Un po' più in ritardo di quel che pensavo, comunque ---
Mercoledì undici Aprile
I.
Erano quasi le due di mattina, e mi
chiedevo dove potesse essere per ritardare così tanto rispetto alla sua solita
ora. Non mi aveva nemmeno chiamato. Non mi aveva avvisato. Nulla di nulla. Mi
aveva lasciato solo in balia della preoccupazione, della rabbia e di quello strano, pungente presentimento che diceva: ora non
tornerà più, è stanco.
Guardavo l’orologio con
insistenza ogni minuto, e mi sembrava che il tempo, in quell’assurda
dilatazione non scorresse mai e non lo riportasse mai da me. I battiti scanditi
e ripetuti ossessivamente mi facevano impazzire – un
secondo, un secondo in meno e lui sarà da te - un secondo in più in cui lui sarà
lontano da te.
Perché forse non sarebbe mai
tornato.
Quell’orologio non funzionava
correttamente, pensai ad un certo punto. C’era una frattura, una discrepanza
netta tra il mio tempo interno che aveva vissuto una giornata intera e quello
segnato nel quadrante rotondo che continuava a ticchettare con noncuranza i
suoi secondi nervosi, spossanti, eterni. Doveva esserci uno sbaglio, una
demarcazione tra la mia percezione interiore ed il mondo. O stavo diventando
pazzo per colpa di Die.
Gliel’avevo detto io di non rincasare.
Avevo gridato con la stessa ferocia di tutti i giorni che lo odiavo e che non
volevo più vederlo, ed allora era perfettamente naturale che fosse ancora fuori.
Non era nemmeno casa sua. Era una sensazione strana, essere
gelosi di una persona che quotidianamente cercavo di convincermi valere poco
per me, ma che sapevo essere fondamentale.
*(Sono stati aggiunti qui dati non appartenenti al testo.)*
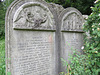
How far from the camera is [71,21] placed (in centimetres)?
349

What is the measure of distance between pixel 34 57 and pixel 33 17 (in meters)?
1.12

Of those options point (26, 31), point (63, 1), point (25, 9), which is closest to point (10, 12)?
point (25, 9)

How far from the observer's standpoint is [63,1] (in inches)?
289

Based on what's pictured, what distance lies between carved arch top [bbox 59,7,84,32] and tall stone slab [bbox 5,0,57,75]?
17.6 inches

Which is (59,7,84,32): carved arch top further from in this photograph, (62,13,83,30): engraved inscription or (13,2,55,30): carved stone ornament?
(13,2,55,30): carved stone ornament

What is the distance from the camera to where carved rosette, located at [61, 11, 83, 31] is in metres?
3.29

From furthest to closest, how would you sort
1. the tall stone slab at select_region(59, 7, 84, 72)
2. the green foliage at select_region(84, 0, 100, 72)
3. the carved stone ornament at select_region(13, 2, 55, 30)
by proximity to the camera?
the tall stone slab at select_region(59, 7, 84, 72), the carved stone ornament at select_region(13, 2, 55, 30), the green foliage at select_region(84, 0, 100, 72)

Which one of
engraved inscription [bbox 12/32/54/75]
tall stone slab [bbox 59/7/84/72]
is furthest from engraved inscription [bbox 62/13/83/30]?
engraved inscription [bbox 12/32/54/75]

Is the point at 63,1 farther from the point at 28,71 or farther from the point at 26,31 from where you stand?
the point at 28,71

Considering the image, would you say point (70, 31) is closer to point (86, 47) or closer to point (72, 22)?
point (72, 22)

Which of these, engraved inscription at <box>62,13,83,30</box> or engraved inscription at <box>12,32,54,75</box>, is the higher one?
engraved inscription at <box>62,13,83,30</box>

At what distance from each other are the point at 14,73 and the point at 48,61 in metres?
1.02

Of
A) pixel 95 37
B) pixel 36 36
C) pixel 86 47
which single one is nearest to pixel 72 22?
pixel 86 47

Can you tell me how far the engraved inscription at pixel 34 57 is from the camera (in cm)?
244
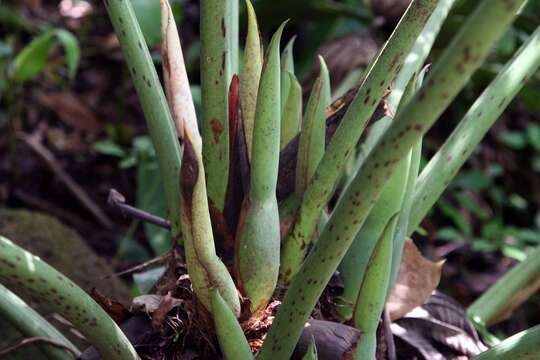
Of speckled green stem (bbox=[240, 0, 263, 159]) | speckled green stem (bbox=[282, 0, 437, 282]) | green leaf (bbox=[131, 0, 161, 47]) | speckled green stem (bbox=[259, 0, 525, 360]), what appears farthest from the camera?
green leaf (bbox=[131, 0, 161, 47])

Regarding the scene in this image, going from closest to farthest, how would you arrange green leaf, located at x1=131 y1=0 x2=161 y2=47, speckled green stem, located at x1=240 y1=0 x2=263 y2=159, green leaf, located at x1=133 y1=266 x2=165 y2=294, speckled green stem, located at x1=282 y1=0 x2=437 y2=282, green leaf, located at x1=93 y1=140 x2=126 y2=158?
speckled green stem, located at x1=282 y1=0 x2=437 y2=282 < speckled green stem, located at x1=240 y1=0 x2=263 y2=159 < green leaf, located at x1=133 y1=266 x2=165 y2=294 < green leaf, located at x1=131 y1=0 x2=161 y2=47 < green leaf, located at x1=93 y1=140 x2=126 y2=158

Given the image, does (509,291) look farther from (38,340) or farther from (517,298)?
(38,340)

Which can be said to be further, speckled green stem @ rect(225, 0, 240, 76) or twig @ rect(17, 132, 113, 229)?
twig @ rect(17, 132, 113, 229)

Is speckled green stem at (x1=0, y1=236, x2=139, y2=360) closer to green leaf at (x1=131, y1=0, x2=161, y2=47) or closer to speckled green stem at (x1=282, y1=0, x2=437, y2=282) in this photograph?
speckled green stem at (x1=282, y1=0, x2=437, y2=282)

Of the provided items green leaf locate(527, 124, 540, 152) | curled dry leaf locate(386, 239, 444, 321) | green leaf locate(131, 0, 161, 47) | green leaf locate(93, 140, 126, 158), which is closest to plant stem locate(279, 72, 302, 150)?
curled dry leaf locate(386, 239, 444, 321)

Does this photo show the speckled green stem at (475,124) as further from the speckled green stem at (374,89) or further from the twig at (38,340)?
the twig at (38,340)

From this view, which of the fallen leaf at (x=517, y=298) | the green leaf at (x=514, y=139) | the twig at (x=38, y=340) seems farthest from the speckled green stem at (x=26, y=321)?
the green leaf at (x=514, y=139)

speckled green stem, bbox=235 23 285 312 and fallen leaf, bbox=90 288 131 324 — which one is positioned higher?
speckled green stem, bbox=235 23 285 312

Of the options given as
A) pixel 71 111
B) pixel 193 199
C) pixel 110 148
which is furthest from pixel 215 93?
pixel 71 111
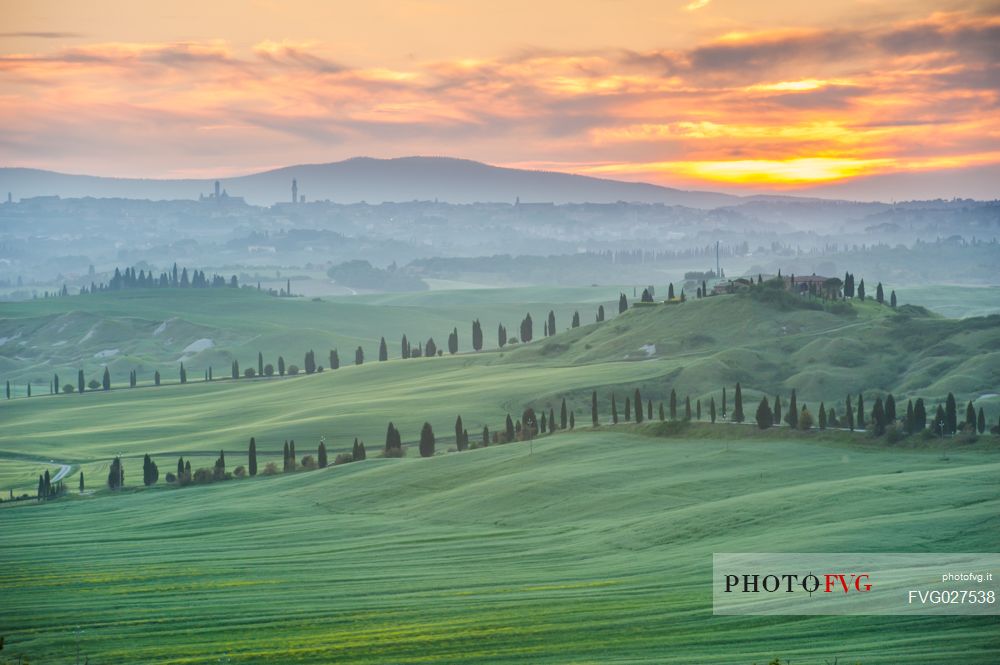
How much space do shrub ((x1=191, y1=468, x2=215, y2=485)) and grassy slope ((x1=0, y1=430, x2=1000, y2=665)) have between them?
10.9 metres

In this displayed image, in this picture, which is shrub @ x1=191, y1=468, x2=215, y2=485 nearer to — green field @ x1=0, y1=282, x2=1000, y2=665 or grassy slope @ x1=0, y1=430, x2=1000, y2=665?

Me ne stavo seduto sul divano grigio
e guardavo l’orologio, e poi la finestra, e poi di nuovo l’orologio. Il cielo
si era appena imbrunito, disperdendo le nuvole rosa e rosse in una pozza
profonda di blu – quel colore che non è ancora il buio denso ed impenetrabile,
ma una tinta che possiede una certa lucentezza elettrica, come sospesa al
confine tra notte e giorno, punteggiata del chiarore di stelle.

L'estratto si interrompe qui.